### Tamamlanacak alıştırmalar
1. Ülke ekonomileriyle ilgili metinde İsveç çıkışlı olarak sayılan şirketleri listeleyin.
2. Ülke ekonomileriyle ilgili metne göre Norveç gelirlerini hangi fona aktarmıştır?
3. Ülke ekonomileriyle ilgili metni kaldığı yerden sürdürün.

──────── Alıntı

İsveç, refah devletinin vücut bulmuş hali adeta. Yüksek vergi alıyorlar ama karşılığında kimse ben bu parayı nereye ödüyorum demiyor çünkü sağlık, eğitim ve sosyal hizmetler olağanüstü. Devlet vatandaşına yatırım yapıyor, karşılığında vatandaş da devlete güveniyor. Aynı zamanda teknoloji ve tasarım alanında da parlıyor buzların kralın İsveç. Spotify, IKEA, H&M gibi devler İsveç çıkışlı. Gelir eşitsizliğini minimumda tutmaları da örnek alınası. Ekonomide sosyal adaletin olabileceğinin yaşayan kanıtı diyebiliriz onlar için. İsveç refahının formülü de pek basit. Yüksek vergi, yüksek hizmet!
Dünyayı elinde oynatan Çin ekonomisine geldik! Son 40 yılda tarım ülkesinden teknoloji devine evrilen Çin, kelimenin tam anlamıyla ekonomi mucizesi yarattı. Dünyanın fabrikası unvanıyla düşük maliyetli üretimle büyüdü ama artık inovasyonla sahne alıyor. Teknoloji devleri, yapay zeka ve e-ticaret alanında Amerika’yla yarışıyor. Devlet kontrollü ama piyasa dostu bir yapı kurdular. Büyük altyapı projeleri ve ihracat odaklı büyüme stratejisiyle dikkat çekiyorlar. Made in China deyince artık akla ucuzluk gelmiyor. Bunun yerine büyük bir güç akla geliyor. Dev üretim gücü resmen dünyayı sallıyor.
İskandinav yarımadasından ayrılamıyoruz. İsveç'ten sonra sırada Norveç var. Kuzeyliler ekonomiden anlıyorlar. Norveç, petrol zengini olmasına rağmen bugün yiyip yarını düşünmeyen ülkelerden biri değil. Gelirlerini Devlet Varlık Fonu’na aktarıp dünyanın en büyük yatırım fonlarından birini kurdular. Ekonomilerini tek bir kaynağa bağımlı bırakmadılar, sürdürülebilirlik öncelikleri oldu. Eğitim ve sağlık yine mükemmel. İklim politikalarıyla da çevreci bir ekonomi modeli oluşturdular. Hem doğayı hem cüzdanı korumanın mümkün olduğunu tüm dünyaya kanıtlamış oldular.

────────────────
──────── Ham veriler

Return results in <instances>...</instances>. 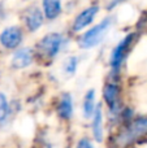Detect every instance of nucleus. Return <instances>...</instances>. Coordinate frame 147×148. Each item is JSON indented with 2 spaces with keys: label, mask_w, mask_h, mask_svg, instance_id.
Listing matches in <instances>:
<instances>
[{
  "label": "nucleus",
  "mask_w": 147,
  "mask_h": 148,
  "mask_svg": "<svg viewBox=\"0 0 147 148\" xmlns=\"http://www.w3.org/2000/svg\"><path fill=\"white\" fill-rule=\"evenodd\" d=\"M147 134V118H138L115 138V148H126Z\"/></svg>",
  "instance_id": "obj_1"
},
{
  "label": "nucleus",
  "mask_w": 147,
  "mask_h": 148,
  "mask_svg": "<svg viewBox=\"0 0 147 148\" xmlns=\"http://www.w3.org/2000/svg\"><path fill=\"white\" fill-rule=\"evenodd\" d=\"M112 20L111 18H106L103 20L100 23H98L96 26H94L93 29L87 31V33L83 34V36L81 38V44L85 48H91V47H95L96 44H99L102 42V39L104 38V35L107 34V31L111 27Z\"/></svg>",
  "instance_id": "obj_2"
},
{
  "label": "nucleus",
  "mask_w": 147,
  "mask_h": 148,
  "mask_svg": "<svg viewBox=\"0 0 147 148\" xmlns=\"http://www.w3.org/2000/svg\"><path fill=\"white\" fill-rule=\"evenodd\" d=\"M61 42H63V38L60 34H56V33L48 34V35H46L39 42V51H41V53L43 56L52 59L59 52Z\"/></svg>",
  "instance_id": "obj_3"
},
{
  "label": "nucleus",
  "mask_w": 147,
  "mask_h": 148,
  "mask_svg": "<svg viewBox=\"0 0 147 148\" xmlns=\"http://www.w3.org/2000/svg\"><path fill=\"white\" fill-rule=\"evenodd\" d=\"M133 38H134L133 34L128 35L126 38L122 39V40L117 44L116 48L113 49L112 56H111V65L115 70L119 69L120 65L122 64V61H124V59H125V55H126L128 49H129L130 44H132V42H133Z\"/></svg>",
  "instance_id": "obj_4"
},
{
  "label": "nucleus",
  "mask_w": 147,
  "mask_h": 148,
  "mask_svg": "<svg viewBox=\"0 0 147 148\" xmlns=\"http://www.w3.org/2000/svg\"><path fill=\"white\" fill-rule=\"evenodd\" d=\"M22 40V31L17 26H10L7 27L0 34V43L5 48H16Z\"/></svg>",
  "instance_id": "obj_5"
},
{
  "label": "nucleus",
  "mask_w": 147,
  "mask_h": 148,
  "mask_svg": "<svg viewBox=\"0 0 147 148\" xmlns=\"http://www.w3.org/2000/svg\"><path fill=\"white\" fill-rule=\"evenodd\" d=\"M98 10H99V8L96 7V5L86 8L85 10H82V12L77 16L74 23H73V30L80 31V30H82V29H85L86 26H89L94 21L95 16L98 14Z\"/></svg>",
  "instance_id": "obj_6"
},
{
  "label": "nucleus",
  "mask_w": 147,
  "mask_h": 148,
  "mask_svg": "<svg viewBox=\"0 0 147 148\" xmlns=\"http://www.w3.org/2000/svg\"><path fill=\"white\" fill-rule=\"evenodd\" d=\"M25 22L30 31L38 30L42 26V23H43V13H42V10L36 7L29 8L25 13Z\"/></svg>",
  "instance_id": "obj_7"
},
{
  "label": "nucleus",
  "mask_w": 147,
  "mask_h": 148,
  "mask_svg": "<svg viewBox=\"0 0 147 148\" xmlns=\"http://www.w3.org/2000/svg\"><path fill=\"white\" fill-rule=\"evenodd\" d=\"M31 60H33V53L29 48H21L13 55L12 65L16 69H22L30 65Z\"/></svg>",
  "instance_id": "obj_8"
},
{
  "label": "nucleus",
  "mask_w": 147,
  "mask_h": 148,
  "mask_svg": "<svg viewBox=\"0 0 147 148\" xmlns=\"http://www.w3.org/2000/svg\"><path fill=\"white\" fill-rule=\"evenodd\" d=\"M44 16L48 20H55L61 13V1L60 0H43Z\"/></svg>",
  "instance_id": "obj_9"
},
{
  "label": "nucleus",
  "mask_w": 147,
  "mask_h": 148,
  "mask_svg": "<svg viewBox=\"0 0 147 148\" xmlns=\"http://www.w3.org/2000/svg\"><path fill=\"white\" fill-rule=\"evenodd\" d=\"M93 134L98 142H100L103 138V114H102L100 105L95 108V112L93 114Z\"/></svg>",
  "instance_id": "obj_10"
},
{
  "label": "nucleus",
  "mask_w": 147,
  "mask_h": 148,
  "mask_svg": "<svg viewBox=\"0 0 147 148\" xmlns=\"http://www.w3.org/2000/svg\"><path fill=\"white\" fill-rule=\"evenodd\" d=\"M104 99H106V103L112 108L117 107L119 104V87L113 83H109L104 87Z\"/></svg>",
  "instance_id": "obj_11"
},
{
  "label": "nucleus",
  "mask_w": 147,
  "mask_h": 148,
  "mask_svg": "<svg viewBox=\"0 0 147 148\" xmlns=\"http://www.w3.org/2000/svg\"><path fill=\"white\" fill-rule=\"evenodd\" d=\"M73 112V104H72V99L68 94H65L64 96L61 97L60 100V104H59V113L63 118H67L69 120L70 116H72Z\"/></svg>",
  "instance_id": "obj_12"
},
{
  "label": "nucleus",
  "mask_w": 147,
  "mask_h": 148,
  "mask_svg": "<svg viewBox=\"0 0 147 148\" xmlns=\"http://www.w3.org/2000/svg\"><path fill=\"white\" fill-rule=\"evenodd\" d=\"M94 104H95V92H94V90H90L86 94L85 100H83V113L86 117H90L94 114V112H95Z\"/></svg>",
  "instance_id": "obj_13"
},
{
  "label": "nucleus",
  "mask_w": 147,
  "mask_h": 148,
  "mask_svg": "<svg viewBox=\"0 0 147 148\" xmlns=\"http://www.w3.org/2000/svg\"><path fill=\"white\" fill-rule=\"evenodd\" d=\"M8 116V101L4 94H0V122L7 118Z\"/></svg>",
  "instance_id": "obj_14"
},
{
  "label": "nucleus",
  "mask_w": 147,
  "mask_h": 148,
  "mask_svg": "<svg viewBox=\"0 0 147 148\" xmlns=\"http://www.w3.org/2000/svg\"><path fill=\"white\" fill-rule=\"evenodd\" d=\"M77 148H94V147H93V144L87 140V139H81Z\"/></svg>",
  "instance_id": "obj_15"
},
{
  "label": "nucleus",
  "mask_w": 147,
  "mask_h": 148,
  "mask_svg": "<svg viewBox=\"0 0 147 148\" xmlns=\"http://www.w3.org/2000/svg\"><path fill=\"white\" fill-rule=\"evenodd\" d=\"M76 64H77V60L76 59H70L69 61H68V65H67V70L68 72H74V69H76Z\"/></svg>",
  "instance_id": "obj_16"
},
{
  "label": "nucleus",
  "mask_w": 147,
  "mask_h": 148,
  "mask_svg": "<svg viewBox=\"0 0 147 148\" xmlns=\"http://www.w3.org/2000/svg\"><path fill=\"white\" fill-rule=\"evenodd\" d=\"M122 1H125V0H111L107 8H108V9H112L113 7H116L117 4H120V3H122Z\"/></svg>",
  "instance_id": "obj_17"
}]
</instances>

────────────────

### Cevap anahtarı
1. Spotify, IKEA, H&M

2. Devlet Varlık Fonu'na.

3.
Dünyanın en rekabetçi ekonomilerinden birine sahip olan Singapur ile devam ediyoruz. Yoktan var olmanın ekonomi kitabını onlar yazdı. Kaynağı yok ama stratejisi var. Liman ticaretini akıllıca kullanarak dünyanın en önemli finans merkezlerinden biri oldular. Vergi dostu yapıları, dijitalleşme hamleleri ve güçlü altyapılarıyla yatırımcıların da gözdesi konumundalar. Eğitim sistemi ve hukukun üstünlüğü, güven inşa ediyor. Küçük ama kudretli ekonomiye harika bir örnek oluyor Singapur.
Güney Amerika’nın serbest pazar şampiyonuna geldi sıra. Şili, Latin Amerika'nın ekonomik olarak en istikrarlı ülkelerinden biri. Serbest piyasa ekonomisini benimseyerek dış ticareti geliştirdiler. Bakır ihracatında dünya liderliği onları ayakta tutuyor. Aynı zamanda tarım ve şarap ihracatında da öndeler. Devlet müdahalesini azaltıp özel sektörü teşvik ettiler. Son yıllarda sosyal talepler artsa da ekonomik sistemleri hala bölgeye örnek gösteriliyor. Kıtasına bu konuda damgasını vurmakta beis görmüyor.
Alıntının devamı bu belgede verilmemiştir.